### Do this
Copy out all of the data below word for word, keeping every line as it is.

'''

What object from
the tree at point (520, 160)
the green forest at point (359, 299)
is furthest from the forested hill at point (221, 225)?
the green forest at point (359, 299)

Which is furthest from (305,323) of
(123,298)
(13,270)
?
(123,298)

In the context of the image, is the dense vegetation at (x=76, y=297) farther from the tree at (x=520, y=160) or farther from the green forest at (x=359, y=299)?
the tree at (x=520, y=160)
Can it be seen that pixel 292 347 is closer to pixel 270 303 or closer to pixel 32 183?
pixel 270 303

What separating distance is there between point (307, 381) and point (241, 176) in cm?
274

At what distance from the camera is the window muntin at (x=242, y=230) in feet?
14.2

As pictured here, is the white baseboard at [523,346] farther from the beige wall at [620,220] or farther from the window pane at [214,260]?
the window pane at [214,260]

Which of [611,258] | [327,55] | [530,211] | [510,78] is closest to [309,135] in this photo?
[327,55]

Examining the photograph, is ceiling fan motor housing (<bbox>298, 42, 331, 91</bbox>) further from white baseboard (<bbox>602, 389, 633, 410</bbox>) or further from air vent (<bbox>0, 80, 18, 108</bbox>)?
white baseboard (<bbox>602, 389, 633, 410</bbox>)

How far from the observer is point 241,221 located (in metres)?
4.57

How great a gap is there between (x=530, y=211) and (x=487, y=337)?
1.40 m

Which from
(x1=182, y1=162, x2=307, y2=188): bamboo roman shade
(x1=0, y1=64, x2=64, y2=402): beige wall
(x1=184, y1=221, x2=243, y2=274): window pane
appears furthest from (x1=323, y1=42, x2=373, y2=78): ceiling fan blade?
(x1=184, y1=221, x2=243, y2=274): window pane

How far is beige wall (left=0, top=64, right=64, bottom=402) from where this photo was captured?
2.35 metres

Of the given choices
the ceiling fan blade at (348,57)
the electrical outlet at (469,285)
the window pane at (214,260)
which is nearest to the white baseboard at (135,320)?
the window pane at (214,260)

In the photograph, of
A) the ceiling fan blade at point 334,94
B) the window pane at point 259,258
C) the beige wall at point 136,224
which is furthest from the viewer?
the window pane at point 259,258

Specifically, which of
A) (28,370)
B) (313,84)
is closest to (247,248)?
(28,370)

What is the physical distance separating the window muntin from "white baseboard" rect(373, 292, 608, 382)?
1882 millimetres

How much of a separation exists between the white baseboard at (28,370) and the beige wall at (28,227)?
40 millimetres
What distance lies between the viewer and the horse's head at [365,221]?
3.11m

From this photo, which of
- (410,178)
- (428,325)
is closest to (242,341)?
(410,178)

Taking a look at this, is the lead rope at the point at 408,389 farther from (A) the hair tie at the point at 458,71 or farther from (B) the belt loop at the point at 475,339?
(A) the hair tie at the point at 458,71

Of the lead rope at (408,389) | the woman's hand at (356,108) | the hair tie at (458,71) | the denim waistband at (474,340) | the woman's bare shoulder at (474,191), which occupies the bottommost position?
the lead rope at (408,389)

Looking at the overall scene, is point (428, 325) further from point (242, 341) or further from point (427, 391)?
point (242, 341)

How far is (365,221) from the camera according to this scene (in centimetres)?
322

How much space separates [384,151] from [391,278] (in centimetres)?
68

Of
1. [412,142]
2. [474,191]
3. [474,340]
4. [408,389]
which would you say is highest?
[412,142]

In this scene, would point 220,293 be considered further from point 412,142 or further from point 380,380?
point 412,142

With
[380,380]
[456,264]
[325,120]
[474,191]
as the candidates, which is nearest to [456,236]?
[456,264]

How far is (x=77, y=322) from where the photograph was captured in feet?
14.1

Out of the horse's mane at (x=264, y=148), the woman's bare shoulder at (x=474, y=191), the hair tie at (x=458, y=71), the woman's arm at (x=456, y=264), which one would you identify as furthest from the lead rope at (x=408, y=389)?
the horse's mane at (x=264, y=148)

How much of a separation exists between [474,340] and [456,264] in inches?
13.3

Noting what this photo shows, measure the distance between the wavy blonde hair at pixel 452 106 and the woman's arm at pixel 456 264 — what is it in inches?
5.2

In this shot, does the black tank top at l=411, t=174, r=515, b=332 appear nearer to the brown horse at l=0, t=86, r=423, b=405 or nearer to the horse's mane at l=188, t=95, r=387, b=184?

'''

### Answer below
What object from
the tree at point (520, 160)
the green forest at point (359, 299)
is furthest from the forested hill at point (221, 225)?
the green forest at point (359, 299)

Which is furthest from (305,323) of
(123,298)
(13,270)
?
(123,298)

In the context of the image, is the dense vegetation at (x=76, y=297) farther from the tree at (x=520, y=160) or farther from the green forest at (x=359, y=299)?
the tree at (x=520, y=160)
Can it be seen that pixel 292 347 is closer to pixel 270 303 or closer to pixel 32 183?
pixel 270 303

What separating distance is there between point (307, 381) and point (241, 176) in cm?
274

At what distance from the camera is the window muntin at (x=242, y=230) in feet?
14.2

As pictured here, is the white baseboard at [523,346] farther from the beige wall at [620,220] or farther from the window pane at [214,260]?
the window pane at [214,260]

Which of [611,258] | [327,55] | [530,211] | [510,78] is closest to [309,135] in this photo?
[327,55]

Examining the photograph, is ceiling fan motor housing (<bbox>298, 42, 331, 91</bbox>) further from white baseboard (<bbox>602, 389, 633, 410</bbox>) or further from air vent (<bbox>0, 80, 18, 108</bbox>)?
white baseboard (<bbox>602, 389, 633, 410</bbox>)

How far from the observer is point 241,221 located (in metres)?
4.57

How great a gap is there between (x=530, y=211) and (x=487, y=337)?
1.40 m

Which from
(x1=182, y1=162, x2=307, y2=188): bamboo roman shade
(x1=0, y1=64, x2=64, y2=402): beige wall
(x1=184, y1=221, x2=243, y2=274): window pane
appears furthest from (x1=323, y1=42, x2=373, y2=78): ceiling fan blade?
(x1=184, y1=221, x2=243, y2=274): window pane

How far is beige wall (left=0, top=64, right=64, bottom=402) from where this photo was captured?
2.35 metres

Of the given choices
the ceiling fan blade at (348,57)
the electrical outlet at (469,285)
the window pane at (214,260)
which is nearest to the white baseboard at (135,320)?
the window pane at (214,260)

In the photograph, of
A) the ceiling fan blade at point 334,94
B) the window pane at point 259,258
C) the beige wall at point 136,224
which is furthest from the viewer?
the window pane at point 259,258

Specifically, which of
A) (28,370)
B) (313,84)
is closest to (247,248)?
(28,370)

What is the physical distance separating the window muntin from "white baseboard" rect(373, 292, 608, 382)?
1882 millimetres

How much of a separation exists between the white baseboard at (28,370) and the beige wall at (28,227)?
40 millimetres
What distance lies between the viewer and the horse's head at [365,221]?
3.11m

From this photo, which of
- (410,178)
- (428,325)
is closest to (242,341)?
(410,178)

Taking a look at this, is the lead rope at the point at 408,389 farther from (A) the hair tie at the point at 458,71 or farther from (B) the belt loop at the point at 475,339?
(A) the hair tie at the point at 458,71

Of the lead rope at (408,389) | the woman's hand at (356,108) | the hair tie at (458,71) | the denim waistband at (474,340) | the woman's bare shoulder at (474,191), which occupies the bottommost position?
the lead rope at (408,389)

Looking at the overall scene, is point (428, 325) further from point (242, 341) or further from point (427, 391)?
point (242, 341)

How far is (365,221) from the camera according to this scene (in centimetres)?
322

How much space separates [384,151] from [391,278] (in centimetres)?
68

Of
1. [412,142]
2. [474,191]
3. [474,340]
4. [408,389]
which would you say is highest?
[412,142]

In this scene, would point 220,293 be considered further from point 412,142 or further from point 380,380?
point 412,142

With
[380,380]
[456,264]
[325,120]
[474,191]
as the candidates, which is nearest to [456,236]?
[456,264]

How far is (x=77, y=322) from where the photograph was captured in feet?
14.1

Out of the horse's mane at (x=264, y=148), the woman's bare shoulder at (x=474, y=191), the hair tie at (x=458, y=71), the woman's arm at (x=456, y=264), which one would you identify as furthest from the lead rope at (x=408, y=389)?
the horse's mane at (x=264, y=148)

How much of a separation exists between [474,340] and [456,264] in inches?
13.3

Noting what this photo shows, measure the distance between the wavy blonde hair at pixel 452 106 and the woman's arm at pixel 456 264 — what is it in inches?
5.2

In this shot, does the black tank top at l=411, t=174, r=515, b=332 appear nearer to the brown horse at l=0, t=86, r=423, b=405 or nearer to the horse's mane at l=188, t=95, r=387, b=184?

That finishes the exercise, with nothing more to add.